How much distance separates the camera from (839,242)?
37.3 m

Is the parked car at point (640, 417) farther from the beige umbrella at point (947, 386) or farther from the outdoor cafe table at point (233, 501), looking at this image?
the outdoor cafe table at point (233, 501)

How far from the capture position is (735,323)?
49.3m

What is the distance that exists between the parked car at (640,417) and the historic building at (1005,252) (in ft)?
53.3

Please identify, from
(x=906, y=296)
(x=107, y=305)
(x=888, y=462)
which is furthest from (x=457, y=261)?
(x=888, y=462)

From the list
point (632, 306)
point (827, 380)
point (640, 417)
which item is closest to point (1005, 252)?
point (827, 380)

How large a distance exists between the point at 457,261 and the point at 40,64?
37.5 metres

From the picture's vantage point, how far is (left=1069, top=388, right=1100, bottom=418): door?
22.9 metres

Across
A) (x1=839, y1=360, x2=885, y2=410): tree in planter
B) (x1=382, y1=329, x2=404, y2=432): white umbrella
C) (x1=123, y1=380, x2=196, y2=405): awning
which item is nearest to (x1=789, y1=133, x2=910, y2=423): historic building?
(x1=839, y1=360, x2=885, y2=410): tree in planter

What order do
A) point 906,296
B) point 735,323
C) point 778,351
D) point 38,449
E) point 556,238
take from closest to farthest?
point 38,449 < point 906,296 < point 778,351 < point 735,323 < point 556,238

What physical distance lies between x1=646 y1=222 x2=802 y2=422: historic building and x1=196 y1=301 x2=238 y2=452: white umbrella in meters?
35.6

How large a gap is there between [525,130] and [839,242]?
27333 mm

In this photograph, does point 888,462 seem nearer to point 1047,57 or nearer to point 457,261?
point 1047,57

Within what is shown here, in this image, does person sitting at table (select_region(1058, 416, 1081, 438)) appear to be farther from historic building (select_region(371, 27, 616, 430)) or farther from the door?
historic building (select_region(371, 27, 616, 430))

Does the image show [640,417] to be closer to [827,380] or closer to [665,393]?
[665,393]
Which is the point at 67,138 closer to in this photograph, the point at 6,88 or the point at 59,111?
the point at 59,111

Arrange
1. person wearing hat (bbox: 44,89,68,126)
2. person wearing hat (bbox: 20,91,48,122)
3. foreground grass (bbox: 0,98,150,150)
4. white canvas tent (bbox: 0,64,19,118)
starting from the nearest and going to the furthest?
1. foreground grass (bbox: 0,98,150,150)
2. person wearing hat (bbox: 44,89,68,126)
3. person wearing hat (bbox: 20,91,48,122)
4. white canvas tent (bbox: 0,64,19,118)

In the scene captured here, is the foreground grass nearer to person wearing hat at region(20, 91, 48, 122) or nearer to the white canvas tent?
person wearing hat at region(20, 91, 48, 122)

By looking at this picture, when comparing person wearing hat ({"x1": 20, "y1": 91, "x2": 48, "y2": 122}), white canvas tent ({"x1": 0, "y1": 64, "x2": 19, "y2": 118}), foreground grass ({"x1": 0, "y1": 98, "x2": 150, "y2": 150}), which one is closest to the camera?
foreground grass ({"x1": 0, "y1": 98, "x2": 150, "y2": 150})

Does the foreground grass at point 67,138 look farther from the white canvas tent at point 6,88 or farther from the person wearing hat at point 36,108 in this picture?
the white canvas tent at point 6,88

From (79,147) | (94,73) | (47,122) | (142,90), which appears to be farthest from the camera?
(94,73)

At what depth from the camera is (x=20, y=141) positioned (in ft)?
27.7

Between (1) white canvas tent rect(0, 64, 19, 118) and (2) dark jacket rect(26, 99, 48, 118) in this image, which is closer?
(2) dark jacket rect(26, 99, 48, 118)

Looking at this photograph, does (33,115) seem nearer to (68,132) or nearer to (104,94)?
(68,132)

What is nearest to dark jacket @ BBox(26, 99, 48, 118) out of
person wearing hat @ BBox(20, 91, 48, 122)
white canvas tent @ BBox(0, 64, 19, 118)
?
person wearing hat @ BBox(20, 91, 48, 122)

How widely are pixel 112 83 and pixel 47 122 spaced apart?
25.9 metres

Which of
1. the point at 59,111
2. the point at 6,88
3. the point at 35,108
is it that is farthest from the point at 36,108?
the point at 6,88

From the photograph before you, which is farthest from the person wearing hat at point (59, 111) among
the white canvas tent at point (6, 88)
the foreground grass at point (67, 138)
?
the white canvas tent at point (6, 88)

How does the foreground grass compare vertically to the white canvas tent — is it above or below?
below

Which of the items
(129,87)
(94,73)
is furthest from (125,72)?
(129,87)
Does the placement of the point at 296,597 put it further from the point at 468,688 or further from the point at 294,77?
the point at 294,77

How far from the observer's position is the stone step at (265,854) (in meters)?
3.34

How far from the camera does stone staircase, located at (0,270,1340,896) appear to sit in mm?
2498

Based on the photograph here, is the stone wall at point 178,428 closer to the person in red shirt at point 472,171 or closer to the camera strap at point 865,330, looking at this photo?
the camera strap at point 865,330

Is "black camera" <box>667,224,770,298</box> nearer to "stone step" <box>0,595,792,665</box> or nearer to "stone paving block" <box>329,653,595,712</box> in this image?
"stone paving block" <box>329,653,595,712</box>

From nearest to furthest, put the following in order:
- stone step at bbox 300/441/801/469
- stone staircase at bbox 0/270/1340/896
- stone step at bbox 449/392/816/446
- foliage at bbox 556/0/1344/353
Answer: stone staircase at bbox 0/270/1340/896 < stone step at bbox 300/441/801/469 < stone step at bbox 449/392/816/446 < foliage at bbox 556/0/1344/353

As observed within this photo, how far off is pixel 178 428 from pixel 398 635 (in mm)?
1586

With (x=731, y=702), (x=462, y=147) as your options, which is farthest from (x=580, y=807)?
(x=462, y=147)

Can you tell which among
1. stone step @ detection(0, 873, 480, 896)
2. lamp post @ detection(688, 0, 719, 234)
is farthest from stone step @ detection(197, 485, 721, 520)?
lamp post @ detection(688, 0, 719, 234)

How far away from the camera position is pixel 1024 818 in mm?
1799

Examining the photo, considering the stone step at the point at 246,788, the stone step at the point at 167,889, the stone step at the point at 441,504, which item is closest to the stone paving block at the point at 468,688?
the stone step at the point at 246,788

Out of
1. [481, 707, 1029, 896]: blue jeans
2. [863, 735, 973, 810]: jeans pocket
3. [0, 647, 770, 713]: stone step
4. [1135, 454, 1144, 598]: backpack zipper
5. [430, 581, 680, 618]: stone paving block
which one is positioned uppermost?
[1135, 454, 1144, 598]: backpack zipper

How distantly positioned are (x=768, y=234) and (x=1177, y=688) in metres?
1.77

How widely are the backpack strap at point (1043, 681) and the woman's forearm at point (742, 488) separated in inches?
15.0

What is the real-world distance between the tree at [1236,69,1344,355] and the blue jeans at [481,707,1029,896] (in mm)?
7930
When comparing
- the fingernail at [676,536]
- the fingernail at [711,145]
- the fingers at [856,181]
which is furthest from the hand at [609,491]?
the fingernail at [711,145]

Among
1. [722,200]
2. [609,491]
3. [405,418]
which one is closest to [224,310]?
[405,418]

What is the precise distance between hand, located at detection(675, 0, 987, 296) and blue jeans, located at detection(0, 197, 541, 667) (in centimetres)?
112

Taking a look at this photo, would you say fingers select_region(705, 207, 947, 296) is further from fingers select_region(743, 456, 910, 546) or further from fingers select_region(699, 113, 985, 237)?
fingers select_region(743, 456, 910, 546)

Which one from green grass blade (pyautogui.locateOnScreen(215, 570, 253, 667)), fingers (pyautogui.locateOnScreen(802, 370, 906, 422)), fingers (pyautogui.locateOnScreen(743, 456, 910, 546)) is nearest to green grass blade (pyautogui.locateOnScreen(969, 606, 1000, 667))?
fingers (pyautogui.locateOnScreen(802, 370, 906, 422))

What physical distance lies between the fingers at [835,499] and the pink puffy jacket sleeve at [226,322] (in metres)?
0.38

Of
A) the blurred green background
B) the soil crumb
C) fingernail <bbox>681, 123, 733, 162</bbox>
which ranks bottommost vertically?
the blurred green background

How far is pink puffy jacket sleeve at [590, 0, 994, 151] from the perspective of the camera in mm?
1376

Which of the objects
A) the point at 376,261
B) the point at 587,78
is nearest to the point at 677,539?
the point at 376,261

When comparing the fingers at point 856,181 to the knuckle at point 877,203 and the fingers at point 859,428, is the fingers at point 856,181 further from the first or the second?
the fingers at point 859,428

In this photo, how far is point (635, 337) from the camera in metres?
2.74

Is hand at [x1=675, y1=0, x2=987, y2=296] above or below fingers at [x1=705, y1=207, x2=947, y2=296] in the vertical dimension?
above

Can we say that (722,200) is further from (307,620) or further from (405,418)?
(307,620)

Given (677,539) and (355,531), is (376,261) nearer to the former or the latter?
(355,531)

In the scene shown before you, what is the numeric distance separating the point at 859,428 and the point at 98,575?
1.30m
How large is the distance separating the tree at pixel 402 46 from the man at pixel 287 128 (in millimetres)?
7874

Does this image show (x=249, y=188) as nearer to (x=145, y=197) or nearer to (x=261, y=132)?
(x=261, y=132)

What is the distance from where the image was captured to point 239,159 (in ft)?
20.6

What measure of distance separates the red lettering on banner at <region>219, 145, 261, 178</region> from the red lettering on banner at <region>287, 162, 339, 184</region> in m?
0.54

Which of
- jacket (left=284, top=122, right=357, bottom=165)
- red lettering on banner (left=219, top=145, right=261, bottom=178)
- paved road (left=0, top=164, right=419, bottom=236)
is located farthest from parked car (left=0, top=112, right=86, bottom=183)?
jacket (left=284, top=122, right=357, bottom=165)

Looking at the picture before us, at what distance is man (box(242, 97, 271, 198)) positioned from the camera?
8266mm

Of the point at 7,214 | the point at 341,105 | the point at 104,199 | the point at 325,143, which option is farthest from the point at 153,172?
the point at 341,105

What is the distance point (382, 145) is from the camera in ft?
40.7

◇ ◇ ◇ ◇ ◇ ◇ ◇

> PROBLEM STATEMENT: Please convert the entries starting with the line that contains "Looking at the" and going on through the end of the entries into a two-column CSV with the columns input and output. Give one row per entry, with its text and its answer each in a single quoted field and any line breaks replaced by spaces.

> EXERCISE RESULT:
input,output
"Looking at the picture before us, at what distance is man (box(242, 97, 271, 198)) positioned from the camera?","8266mm"
"Of the point at 7,214 | the point at 341,105 | the point at 104,199 | the point at 325,143, which option is farthest from the point at 153,172?","the point at 341,105"
"What is the distance point (382, 145) is from the camera in ft?","40.7"